This award aims to develop the first mathematical models of oral mucosal drug delivery to replace in vivo drug delivery optimisation studies.
Most drugs are administered through ingestible tablets or by injection. These delivery routes have a number of drawbacks, including degradation by liver enzymes before the drug reaches the bloodstream and patient discomfort or anxiety due to needles. There is increasing interest in delivering drugs through the oral mucosa both to treat oral disease and as an alternative to tablets and injections. This has led to a rise in the number of in vivo studies using a range of species, including rodents and rabbits, but pigs are often used as their oral mucosa is most similar to humans in terms of structure, morphology, and permeability characteristics. Depending on the study, repeat blood sampling or whole-body imaging under anesthesia may be used to determine drug delivery success whereas topical applications typically require tissue to be excised.

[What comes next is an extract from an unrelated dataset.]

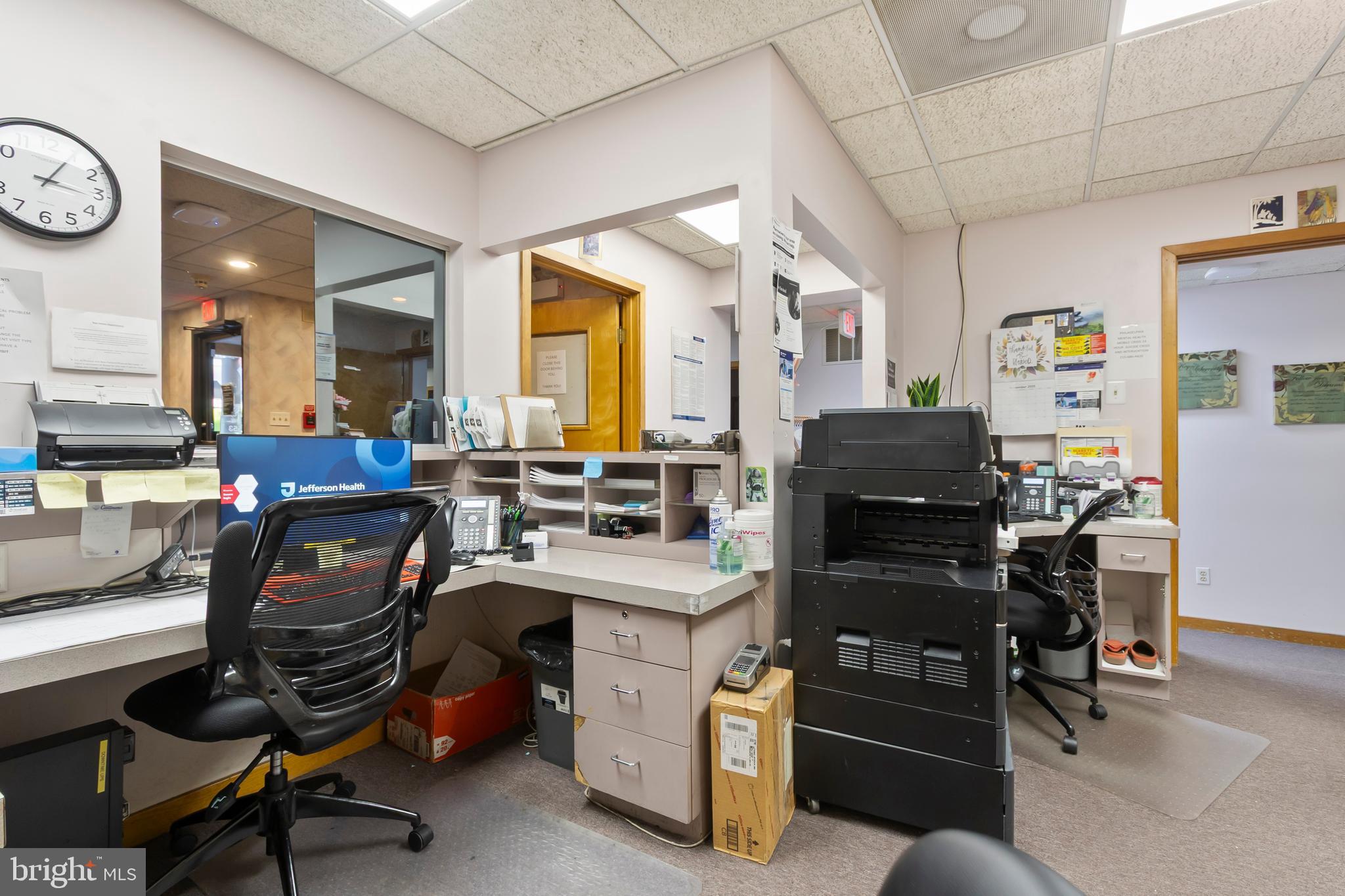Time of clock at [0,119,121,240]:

Professor Craig Murdoch will use data from human tissue to create an in silico model of the oral mucosa. This model will incorporate key biological and physical mechanisms, including discrete cells and multiple penetration pathways (trans- and para-cellular). The in silico model will then be used to optimise various points of drug delivery including how long the drug stays in the mucosal tissue, how quickly it enters the bloodstream, and any differences between healthy and diseased tissue.